Das Konsumklima bezieht explizit auf die gesamten privaten Konsumausgaben. Der Einzelhandel macht jedoch – je nach Abgrenzung – lediglich etwa 30 Prozent der privaten Konsumausgaben aus. Der Rest sind Dienstleistungen, Reisen, Miete, Gesundheitsdienstleistungen sowie der gesamte Wellness-Bereich. GfK prognostizierte für das Jahr 2016 einen Anstieg des privaten Konsums von 2,0 Prozent und traf damit auf den Punkt. Nach Angaben des Statistischen Bundesamtes stieg der private Konsum im Jahr 2016 real um 2,0 Prozent. Auch hierbei geht es nicht um die Einzelhandelsumsätze, sondern um die gesamten Konsumausgaben der Verbraucher.

Gutachter-Qualität

Die Anschaffungsneigung ist – wie alle anderen Indikatoren auch – ein Stimmungsindikator. Sie fragt, ob die Verbraucher es derzeit für ratsam halten, größere Anschaffungen zu tätigen. Selbst wenn sie dies mit „Ja“ beantworten, müssen noch zwei weitere Voraussetzungen für einen Kauf vorhanden sein: Der Verbraucher muss das nötige Geld für eine solche größere Anschaffung besitzen und auch eine Notwendigkeit für diese Anschaffung sehen. Zudem handelt es sich hier tatsächlich ausschließlich um langlebige Gebrauchsgüter, die auch ein größeres Budget erfordern.

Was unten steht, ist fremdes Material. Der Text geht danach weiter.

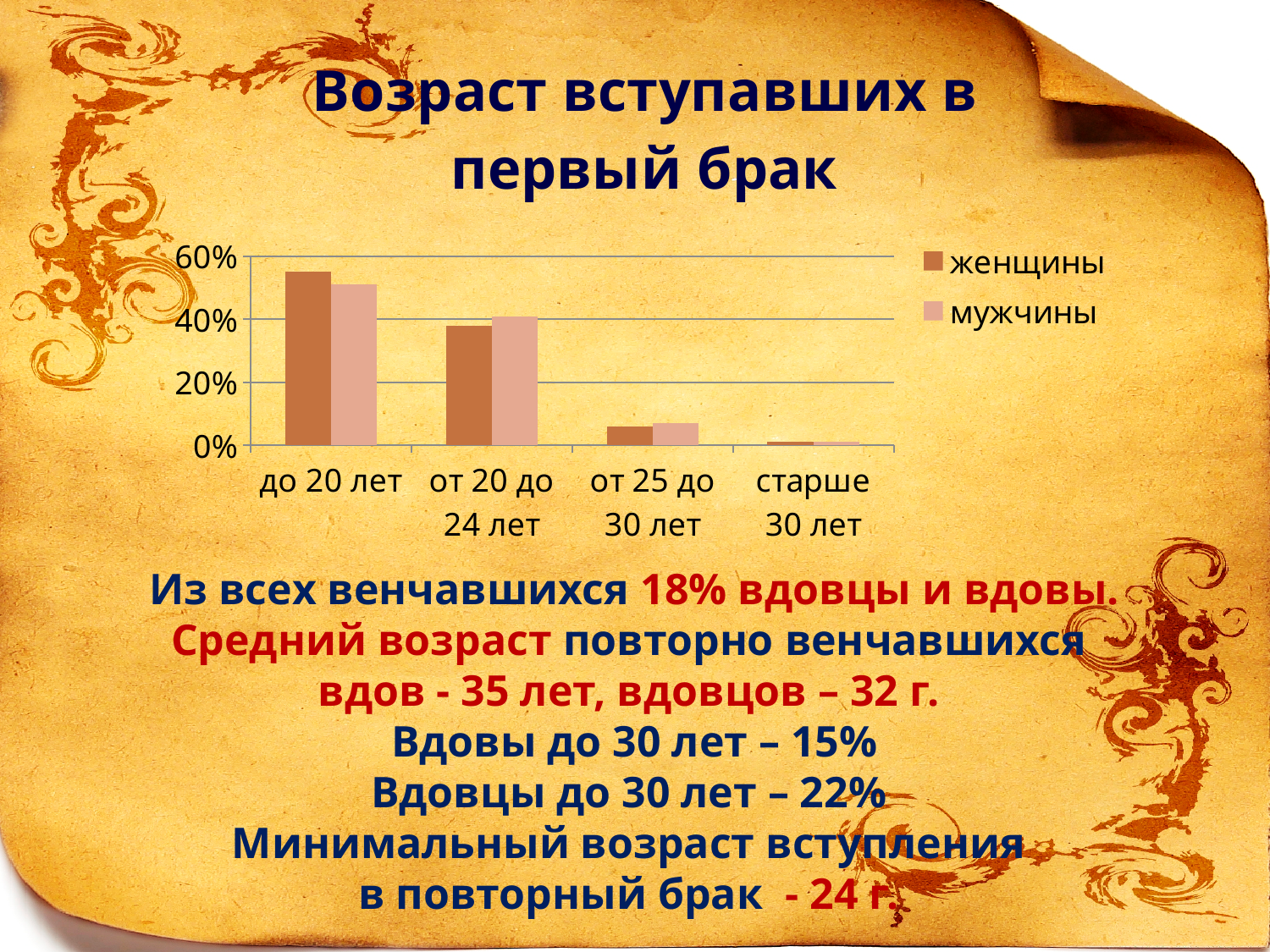
What is the title of the chart? Возраст вступавших в первый брак What kind of chart is shown on the slide? bar chart Is the value for мужчины in the category от 20 до 24 лет greater or less than 20%? greater How many series does the chart legend list? 2 Which age category has the lowest value for мужчины? старше 30 лет In the category до 20 лет, which series has the larger value, женщины or мужчины? женщины Is the value for женщины in the category от 25 до 30 лет greater or less than 20%? less Which age category has the highest value for женщины? до 20 лет How many age categories are shown on the x axis of the chart? 4 Do the values for женщины rise or fall as you move from до 20 лет to старше 30 лет along the x axis? fall Is the value for женщины in the category до 20 лет greater or less than 40%? greater What are the two series named in the chart legend? женщины and мужчины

Die Ergebnisse der Stimmungsbefragung stammen aus monatlich durchgeführten persönlichen Interviews bei etwa 2.000 Personen, die repräsentativ für die Bevölkerung in Deutschland sind. Dieses Befragungsinstrument unterliegt ständigen Qualitätskontrollen, vor allem auch im Hinblick auf seine Repräsentativität. Die ausgesprochen hohe Qualität dieser Erhebung zeigt sich laut Index-Herausgeber auch daran, dass sie für Umfragen im Bereich der empirischen Rechtsforschung anerkannt ist. Das heißt, die Ergebnisse haben Gutachterqualität und müssen jeweils vor Gericht standhalten.